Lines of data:
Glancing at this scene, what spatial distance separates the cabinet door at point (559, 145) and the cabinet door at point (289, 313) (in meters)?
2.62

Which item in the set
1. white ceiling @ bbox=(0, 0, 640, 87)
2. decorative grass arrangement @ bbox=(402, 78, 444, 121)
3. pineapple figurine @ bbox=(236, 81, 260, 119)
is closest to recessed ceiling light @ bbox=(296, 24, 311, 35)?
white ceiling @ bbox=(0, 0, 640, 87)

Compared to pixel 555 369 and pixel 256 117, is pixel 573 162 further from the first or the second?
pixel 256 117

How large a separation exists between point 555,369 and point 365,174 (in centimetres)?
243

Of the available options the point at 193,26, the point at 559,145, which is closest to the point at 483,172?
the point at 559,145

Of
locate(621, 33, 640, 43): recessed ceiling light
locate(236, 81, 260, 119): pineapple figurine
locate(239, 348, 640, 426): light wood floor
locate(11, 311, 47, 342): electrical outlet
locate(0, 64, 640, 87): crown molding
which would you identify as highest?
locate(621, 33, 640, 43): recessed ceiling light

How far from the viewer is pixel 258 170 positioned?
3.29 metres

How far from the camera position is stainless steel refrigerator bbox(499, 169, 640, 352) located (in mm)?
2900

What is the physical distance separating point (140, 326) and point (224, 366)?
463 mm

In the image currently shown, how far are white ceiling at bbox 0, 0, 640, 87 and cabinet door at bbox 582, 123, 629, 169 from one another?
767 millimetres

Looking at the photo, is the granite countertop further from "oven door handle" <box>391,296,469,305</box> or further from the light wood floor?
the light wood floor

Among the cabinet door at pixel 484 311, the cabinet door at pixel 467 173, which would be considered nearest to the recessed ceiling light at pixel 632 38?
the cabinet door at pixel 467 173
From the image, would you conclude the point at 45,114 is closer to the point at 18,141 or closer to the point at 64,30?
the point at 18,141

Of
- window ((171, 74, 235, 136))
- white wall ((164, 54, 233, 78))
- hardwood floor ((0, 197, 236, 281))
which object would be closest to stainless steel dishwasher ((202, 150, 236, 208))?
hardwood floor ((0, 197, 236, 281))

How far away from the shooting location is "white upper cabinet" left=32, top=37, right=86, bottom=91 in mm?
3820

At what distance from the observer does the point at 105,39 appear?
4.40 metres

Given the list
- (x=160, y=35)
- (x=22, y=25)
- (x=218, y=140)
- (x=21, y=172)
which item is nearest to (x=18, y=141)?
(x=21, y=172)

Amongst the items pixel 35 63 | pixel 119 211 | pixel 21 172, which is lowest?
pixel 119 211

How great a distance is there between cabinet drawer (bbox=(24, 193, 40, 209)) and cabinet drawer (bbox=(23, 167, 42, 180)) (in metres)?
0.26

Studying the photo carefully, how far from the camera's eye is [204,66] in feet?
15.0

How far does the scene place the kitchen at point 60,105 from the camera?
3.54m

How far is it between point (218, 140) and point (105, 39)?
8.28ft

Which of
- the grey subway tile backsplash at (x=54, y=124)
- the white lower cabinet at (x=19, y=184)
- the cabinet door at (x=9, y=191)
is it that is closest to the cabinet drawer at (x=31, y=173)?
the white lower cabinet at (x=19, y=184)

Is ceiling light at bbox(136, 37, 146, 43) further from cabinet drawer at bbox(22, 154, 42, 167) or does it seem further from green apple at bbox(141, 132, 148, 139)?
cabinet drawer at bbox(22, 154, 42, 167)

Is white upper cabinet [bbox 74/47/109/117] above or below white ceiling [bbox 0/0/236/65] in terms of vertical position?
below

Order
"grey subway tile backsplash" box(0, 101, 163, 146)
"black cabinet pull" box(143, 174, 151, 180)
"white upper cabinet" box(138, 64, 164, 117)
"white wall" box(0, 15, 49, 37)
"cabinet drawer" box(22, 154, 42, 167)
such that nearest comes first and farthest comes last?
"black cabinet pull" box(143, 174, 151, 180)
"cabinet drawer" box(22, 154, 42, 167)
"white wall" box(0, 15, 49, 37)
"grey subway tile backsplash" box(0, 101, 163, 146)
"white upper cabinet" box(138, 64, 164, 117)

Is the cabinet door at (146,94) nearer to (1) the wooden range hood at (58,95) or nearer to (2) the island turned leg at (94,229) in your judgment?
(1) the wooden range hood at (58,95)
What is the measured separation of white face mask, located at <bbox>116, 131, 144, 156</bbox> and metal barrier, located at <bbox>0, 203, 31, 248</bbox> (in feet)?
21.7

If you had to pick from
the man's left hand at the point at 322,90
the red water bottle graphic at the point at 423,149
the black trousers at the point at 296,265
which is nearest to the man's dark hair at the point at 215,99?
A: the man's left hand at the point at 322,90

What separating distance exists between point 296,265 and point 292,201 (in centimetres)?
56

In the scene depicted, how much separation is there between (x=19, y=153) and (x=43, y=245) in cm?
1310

_What is needed_:
Output the records above in their entirety, exactly.

_The answer_:
Glancing at this scene, what spatial distance separates the cabinet door at point (559, 145) and the cabinet door at point (289, 313) (in meters)?
2.62

Which item in the set
1. white ceiling @ bbox=(0, 0, 640, 87)
2. decorative grass arrangement @ bbox=(402, 78, 444, 121)
3. pineapple figurine @ bbox=(236, 81, 260, 119)
is closest to recessed ceiling light @ bbox=(296, 24, 311, 35)?
white ceiling @ bbox=(0, 0, 640, 87)

Compared to pixel 555 369 and pixel 256 117, is pixel 573 162 further from the first or the second?
pixel 256 117

How large a separation exists between point 555,369 and point 365,174 (in centimetres)?
243

Of the available options the point at 193,26, the point at 559,145, which is closest to the point at 483,172?
the point at 559,145

Of
locate(621, 33, 640, 43): recessed ceiling light
locate(236, 81, 260, 119): pineapple figurine
locate(239, 348, 640, 426): light wood floor
locate(11, 311, 47, 342): electrical outlet
locate(0, 64, 640, 87): crown molding
which would you identify as highest?
locate(621, 33, 640, 43): recessed ceiling light

How far from the viewer is pixel 258 170 positioned?
3.29 metres

How far from the camera position is stainless steel refrigerator bbox(499, 169, 640, 352) located (in mm)?
2900

What is the physical distance separating point (140, 326) and point (224, 366)?
463 mm

In the image currently shown, how far are white ceiling at bbox 0, 0, 640, 87 and cabinet door at bbox 582, 123, 629, 169 from one another?
767 millimetres

Looking at the photo, is the granite countertop further from "oven door handle" <box>391,296,469,305</box> or further from the light wood floor?
the light wood floor

Among the cabinet door at pixel 484 311, the cabinet door at pixel 467 173, which would be considered nearest to the recessed ceiling light at pixel 632 38?
the cabinet door at pixel 467 173
From the image, would you conclude the point at 45,114 is closer to the point at 18,141 or closer to the point at 64,30?
the point at 18,141

Of
- window ((171, 74, 235, 136))
- white wall ((164, 54, 233, 78))
- hardwood floor ((0, 197, 236, 281))
which object would be closest to stainless steel dishwasher ((202, 150, 236, 208))?
hardwood floor ((0, 197, 236, 281))

How far away from the shooting location is "white upper cabinet" left=32, top=37, right=86, bottom=91 in mm?
3820

At what distance from the observer does the point at 105,39 appear?
4.40 metres

Given the list
- (x=160, y=35)
- (x=22, y=25)
- (x=218, y=140)
- (x=21, y=172)
which item is nearest to (x=18, y=141)?
(x=21, y=172)

Amongst the items pixel 35 63 | pixel 119 211 | pixel 21 172, which is lowest?
pixel 119 211

How great a distance is there between cabinet drawer (bbox=(24, 193, 40, 209)) and cabinet drawer (bbox=(23, 167, 42, 180)) (in metres)?
0.26

Studying the photo carefully, how far from the camera's eye is [204,66] in feet?
15.0

How far does the scene place the kitchen at point 60,105 from the camera?
3.54m

How far is it between point (218, 140) and point (105, 39)?
8.28ft

Which of
- the grey subway tile backsplash at (x=54, y=124)
- the white lower cabinet at (x=19, y=184)
- the cabinet door at (x=9, y=191)
is it that is closest to the cabinet drawer at (x=31, y=173)?
the white lower cabinet at (x=19, y=184)

Is ceiling light at bbox(136, 37, 146, 43) further from cabinet drawer at bbox(22, 154, 42, 167) or does it seem further from green apple at bbox(141, 132, 148, 139)?
cabinet drawer at bbox(22, 154, 42, 167)

Is white upper cabinet [bbox 74/47/109/117] above or below white ceiling [bbox 0/0/236/65] in terms of vertical position?
below

Order
"grey subway tile backsplash" box(0, 101, 163, 146)
"black cabinet pull" box(143, 174, 151, 180)
"white upper cabinet" box(138, 64, 164, 117)
"white wall" box(0, 15, 49, 37)
"cabinet drawer" box(22, 154, 42, 167)
such that nearest comes first and farthest comes last?
"black cabinet pull" box(143, 174, 151, 180)
"cabinet drawer" box(22, 154, 42, 167)
"white wall" box(0, 15, 49, 37)
"grey subway tile backsplash" box(0, 101, 163, 146)
"white upper cabinet" box(138, 64, 164, 117)

Is the cabinet door at (146,94) nearer to (1) the wooden range hood at (58,95) or nearer to (2) the island turned leg at (94,229) in your judgment?
(1) the wooden range hood at (58,95)
What is the measured separation of white face mask, located at <bbox>116, 131, 144, 156</bbox> and metal barrier, located at <bbox>0, 203, 31, 248</bbox> (in feet)?
21.7

If you had to pick from
the man's left hand at the point at 322,90
the red water bottle graphic at the point at 423,149
the black trousers at the point at 296,265
which is nearest to the man's dark hair at the point at 215,99?
A: the man's left hand at the point at 322,90

What separating distance exists between point 296,265 and point 292,201 (in centimetres)?
56

In the scene depicted, how much separation is there between (x=19, y=153) and (x=43, y=245) in cm?
1310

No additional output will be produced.